Heude Jacques. Le risque d'inondation, les acteurs et les stratégies de prévention dans le bassin Missouri-Mississippi (Flood
hazard, actors and prevention strategies in the Missouri-Mississipi basin). In: Bulletin de l'Association de géographes français,
82e année, 2005-1 ( mars). Israël-Palestine / Risques naturels et territoires. pp. 96-105;
doi : https://doi.org/10.3406/bagf.2005.2443
https://www.persee.fr/doc/bagf_0004-5322_2005_num_82_1_2443
Missouri-Mississippi
(FLOOD
PREVENTION
IN THE MISSOURI-MISSISSIPI
HAZARD,
STRATEGIES
ACTORS AND BASIN)
Jacques HEUDEk
Les aléas les plus récents -la grande inondation de 1993, les expériences plus
ponctuelles mais répétées de 1997, 2001 et 2002- ont rappelé aux millions
d'habitants riverains du Mississippi et de ses affluents (12 millions vivent dans
la seule vallée du Mississippi) qu'il s'agit là de phénomènes anciens mais
toujours d'actualité et, en ce début de XXIème siècle, d'un risque toujours
récurrent malgré la somme des investissements et des travaux entrepris.
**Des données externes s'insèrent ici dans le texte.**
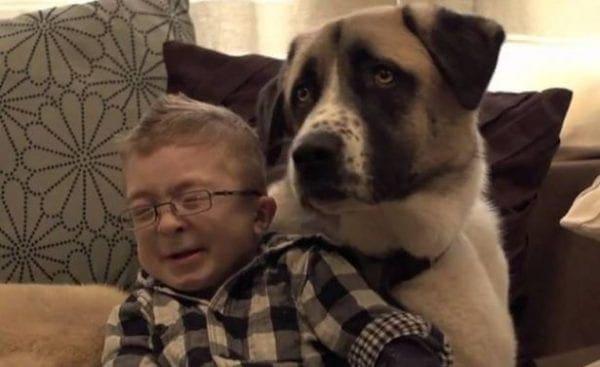Το βίντεο που θα ραγίσει καρδιές! Δείτε πώς ο σκύλος βοηθάει παιδί με ειδικές ανάγκες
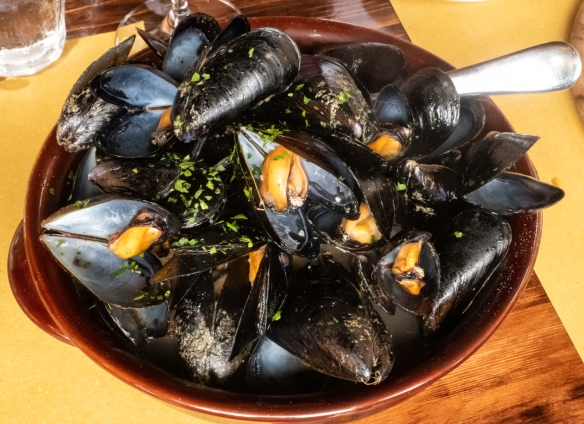Steamed mussels, luncheon at Osteria del Noce, Marciana Alta, Elba, Italy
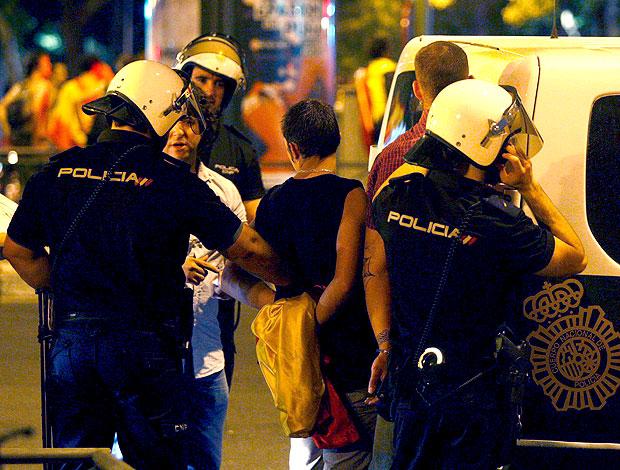 torcedida Espanha preso policiais comemoração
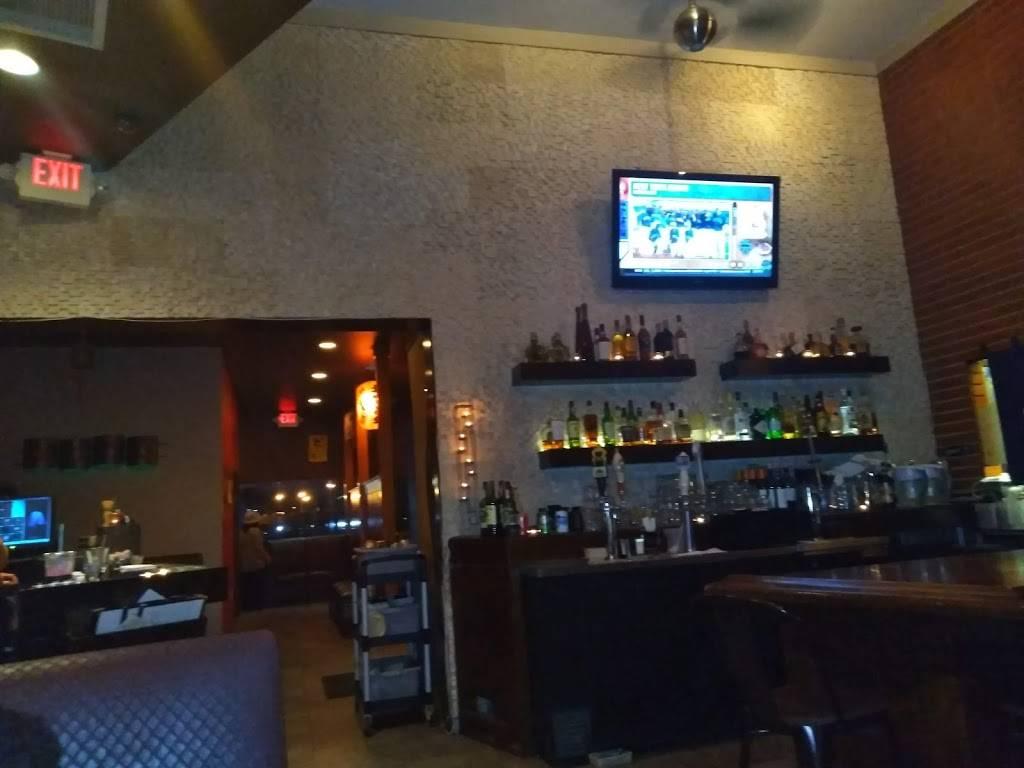 Raku Izakaya | restaurant | 209 Main St, Fort Lee, NJ 07024, USA | 2015850707 OR +1 201-585-0707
Comment a évolué la politique de prévention des risques ? Les nombreux
intervenants nous imposent une analyse multiscalaire des acteurs, des domaines
d'intervention, des stratégies et des pratiques, qui permet de mieux comprendre
un "modèle" original mais encore inachevé combinant la prévention des risques
et la gestion des crises.
L'immense bassin- versant du système Missouri-Mississippi-Ohio (3,2
millions de kilomètres carrés, presque six fois la France) a toujours connu des
crues et des inondations décalées dans le temps et dans l'espace. Ceci s'explique
par l'irrégularité ou plutôt par la complexité du régime hydrologique du fleuve,
synthèse d'une mosaïque de régimes se succédant du nord au sud ou se
juxtaposant d'est en ouest, comme le rappelle la carte n° 1. Il résulte de cette
grande diversité dans les courbes de variations saisonnière des crues
polygéniques (M. Pardé) parfois "exorbitantes" dont les poussées successives et
les très fortes montées d'eau sont très difficiles à vivre pour les habitants
exposés, et délicates à gérer "en direct" par les autorités, d'où la prise de
conscience assez précoce d'une politique de prévention.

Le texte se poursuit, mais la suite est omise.